Friday, 30 January 2015

B.O.T.D. Red-Throated Loon

Red-Throated Loon (Gavia stellata)

Bird of the Day (Jan 30, 2015)

Few outside the Arctic ever see the red throat of a red-throated loon. This handsome emblem appears only during the mating season and has disappeared by the time migrating birds reach their coastal wintering areas in October. It may still be present when the birds head north in April. Most people know the red-throat in winter dress only, slim and grey with a star-studded back.
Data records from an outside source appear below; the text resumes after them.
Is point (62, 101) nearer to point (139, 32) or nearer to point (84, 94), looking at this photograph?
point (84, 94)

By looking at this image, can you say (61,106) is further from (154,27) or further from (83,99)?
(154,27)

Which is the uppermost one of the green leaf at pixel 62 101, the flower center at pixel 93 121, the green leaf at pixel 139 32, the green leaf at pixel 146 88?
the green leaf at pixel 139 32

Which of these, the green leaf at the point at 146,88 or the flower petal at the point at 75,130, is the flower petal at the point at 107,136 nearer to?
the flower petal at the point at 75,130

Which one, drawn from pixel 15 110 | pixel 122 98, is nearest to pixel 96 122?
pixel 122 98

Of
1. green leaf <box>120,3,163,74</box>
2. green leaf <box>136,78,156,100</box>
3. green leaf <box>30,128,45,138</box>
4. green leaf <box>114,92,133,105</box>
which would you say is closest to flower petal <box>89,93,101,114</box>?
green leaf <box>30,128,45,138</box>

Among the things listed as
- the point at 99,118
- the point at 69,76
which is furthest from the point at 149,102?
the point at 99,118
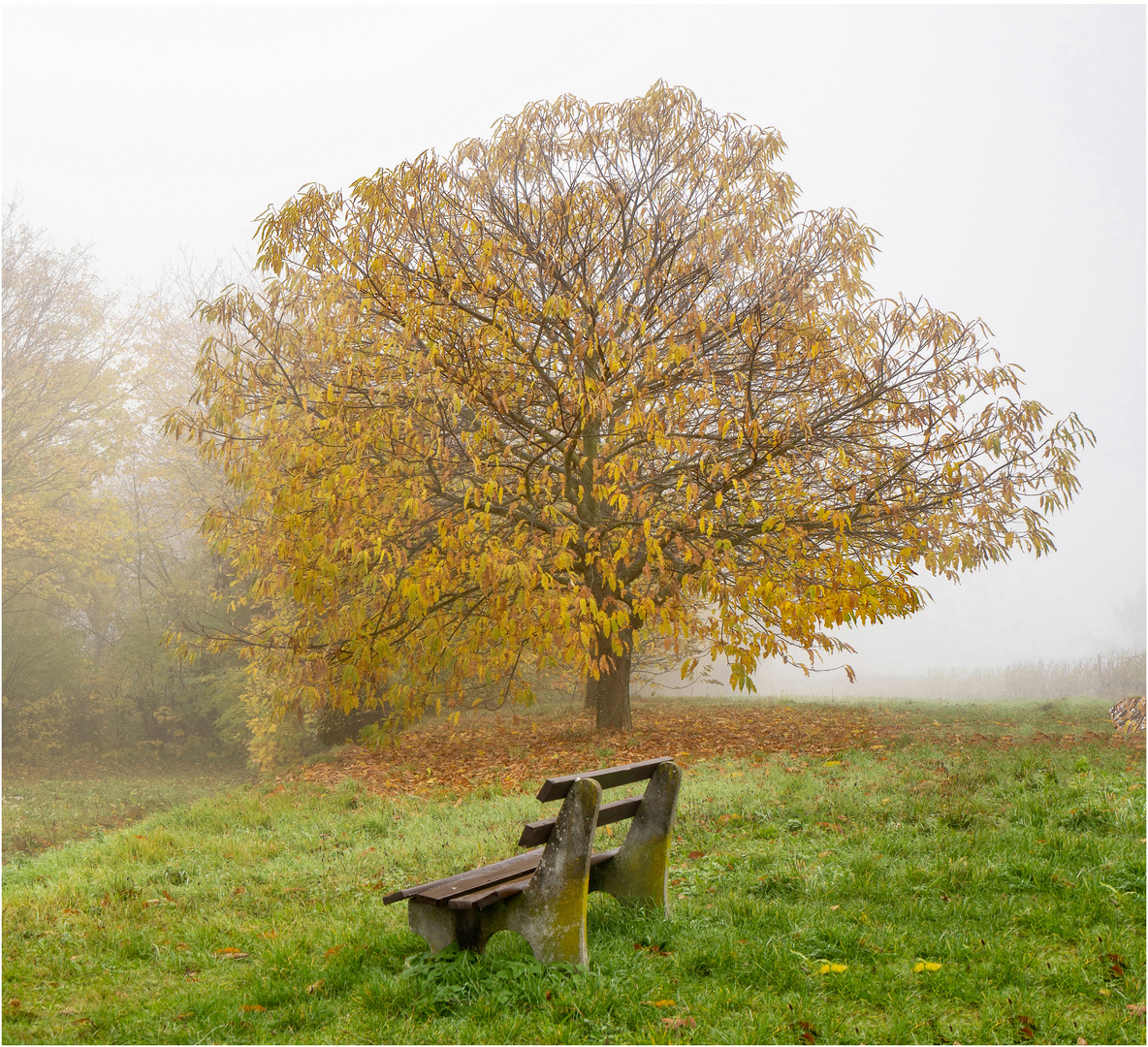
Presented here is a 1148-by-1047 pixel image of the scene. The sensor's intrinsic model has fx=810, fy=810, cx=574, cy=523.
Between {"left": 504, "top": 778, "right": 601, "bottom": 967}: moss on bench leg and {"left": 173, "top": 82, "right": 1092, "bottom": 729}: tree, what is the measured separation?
373 cm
This smallest of the loons is also the most agile, at least in an aquatic environment. A loon's feet are positioned well to the rear of its body - perfect for swimming, but ill-suited for walking. Walking in fact, is so difficult that for short distances loons may simply push themselves along on their bellies. Getting airborne is no easy task for most of them, either. Common and Arctic loons need open water with lots of room for a running start in order to take off. If either of these lands on a wet parking lot, mistaking it for a dark body of water, the bird will be grounded, unable to take flight. Only the red-throat can occasionally launch itself from land and escape this trap.

In spring, even before the shallow tundra pools are freed form the sheath of winter ice, red-thraoted loons reach the Arctic. Arctic foxes and jaegers take a toll in eggs and young birds, but the red-throat is a dogged defender, and its dagger like bill a weapon that commands respect.